Marjorie Agosin

Andrew W. Mellon Professor in the Humanities and Professor of Spanish

Poet, human rights activist, literary critic. Interested in Jewish literature and literature of human rights in the Americas; women writers of Latin America; migration, identity, and ethnicity.

My creative work is inspired by the theme of social justice as well as the pursuit of remembrance and the memorialization of traumatic historical events both in the Americas and in Europe. I have written about the Holocaust through the portrayal of Anne Frank as well as about the history of Bosnian women during the siege of Sarajevo. I am also a literary scholar and my work has focused on such major writers such as Pablo Neruda, Maria Luisa Bombal and Gabriela Mistral. I have also researched and written about the role of women in Latin America during authoritarian regimes in the seventies and eighties. The work of the Chilean arpilleras has been a pioneer work on this subject. I have also written essays, autobiographical memoirs and a young adult novel. All of these works have as a unified theme the pursuit of social justice and human rights.

I teach a variety of courses from Writing 125 to a freshman seminar to courses on the subject of historical and public memory in the Americas. I also teach courses on Jewish women writers and on Latin America.
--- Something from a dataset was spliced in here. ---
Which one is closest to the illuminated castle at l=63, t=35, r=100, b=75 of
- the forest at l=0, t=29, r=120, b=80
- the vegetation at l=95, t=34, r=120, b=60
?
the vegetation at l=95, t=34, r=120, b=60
I like to garden, travel, and to compose stories.

Education

  • B.A., University of Georgia
  • M.A., Indiana University
  • Ph.D., Indiana University

Currently teaching

  • This course will explore the vibrant literary culture of Jewish women writers of Latin America from the 1920s to the present. We will examine selected works by these authors, daughters of immigrants, whose various literary genres reveal the struggle with issues of identity, acculturation, and diasporic imagination. Writers include Alicia Steimberg of Argentina, Clarice Lispector of Brazil, and Margo Glantz of Mexico, as well as a new generation of writers who explore issues of multiculturalism and ethnicity. This course is taught in Spanish. (JWST 277 and SPAN 277 are cross-listed courses.)
  • This course will explore the vibrant literary culture of Jewish women writers of Latin America from the 1920s to the present. We will examine selected works by these authors, daughters of immigrants, whose various literary genres reveal the struggle with issues of identity, acculturation, and diasporic imagination. Writers include Alicia Steimberg of Argentina, Clarice Lispector of Brazil, and Margo Glantz of Mexico, as well as a new generation of writers who explore issues of multiculturalism and ethnicity.Students in JWST 227/SPAN 277 and JWST 377/SPAN 377 will all get the same material, but students taking the 300-level version of the course will have additional assignments, including formal presentations and longer writing and independent work.. This course is taught in Spanish. (JWST 377 and SPAN 377 are cross-listed courses.)